Rob Citrone, fundador de Discovery Capital, citado por Reuters. Traducción propia.
“América Latina está fuera del favor de los inversores, pero precisamente por eso puede ser un buen lugar para buscar oportunidades.”
Helen Jewell, directora internacional de inversiones en renta variable fundamental de BlackRock, en una columna publicada por Reuters. Traducción propia.
1. Introducción: un poder que no necesita fronteras
BlackRock, Vanguard y State Street conforman el núcleo más poderoso de la gestión global de activos. BlackRock informó US$ 15,3 billones —trillions en la escala anglosajona— bajo administración al 30 de junio de 2026. Vanguard administraba US$ 11,9 billones al cierre de marzo, mientras que State Street declaraba US$ 5,6 billones.
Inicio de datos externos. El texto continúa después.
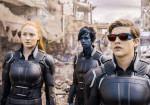 20th Century Fox - X-Men Apocalipsis 2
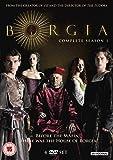 Borgia – Complete Season One [DVD]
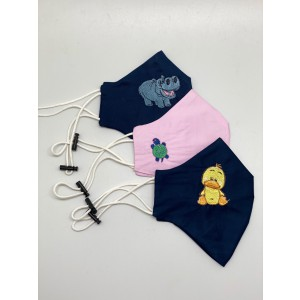 Set of 3 Embroidered 100% Cotton Face masks - Hippo/Duck/Turtle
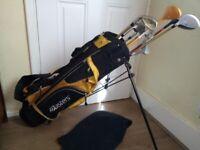 Left Hand Golf Club Set Master Bag Master clubs Extra U.S. Kids Clubs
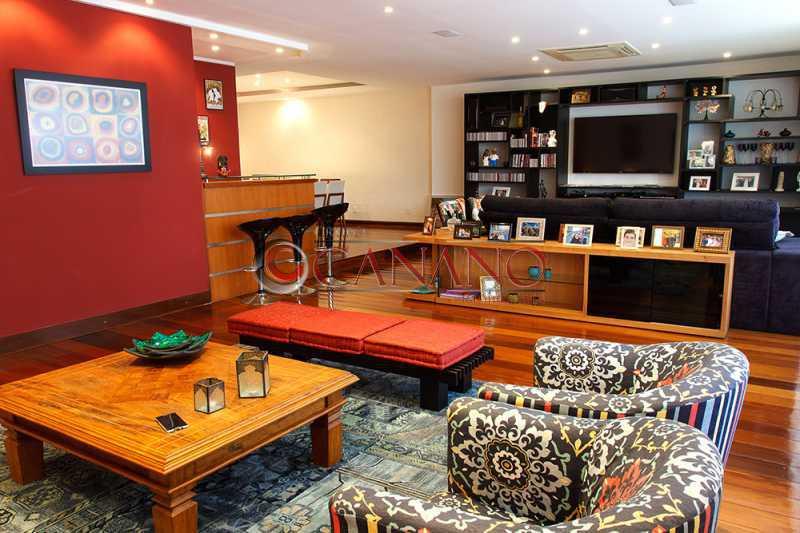 1 - Apartamento 5 quartos à venda Tijuca, Rio de Janeiro - R$ 1.988.000 - BJAP50002 - 1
En conjunto, estas tres instituciones administraban alrededor de US$ 32,8 billones, una magnitud superior al producto interno bruto anual de la mayoría de las grandes potencias económicas.
State Street Global Advisors, nombre utilizado durante décadas, pasó a denominarse oficialmente State Street Investment Management. Sin embargo, su marca SPDR continúa siendo una de las mayores plataformas mundiales de fondos cotizados o ETFs.
La presencia de estas gestoras en América del Sur no adopta una única forma. En Brasil, Chile, Perú y Colombia aparece principalmente mediante acciones, ETFs e índices de mercados emergentes. En Argentina, Ecuador y Uruguay se observa con mayor claridad a través de bonos soberanos. En Guyana y Surinam emerge indirectamente por medio del petróleo, la infraestructura y las multinacionales que controlan los grandes proyectos extractivos.
El poder del Triángulo no consiste necesariamente en impartir órdenes directas a los gobiernos. Se manifiesta en algo más silencioso: decidir dónde se canaliza el capital administrado, qué activos entran en los índices, qué bonos reciben demanda internacional, qué empresas obtienen liquidez y qué mercados quedan excluidos de las grandes carteras.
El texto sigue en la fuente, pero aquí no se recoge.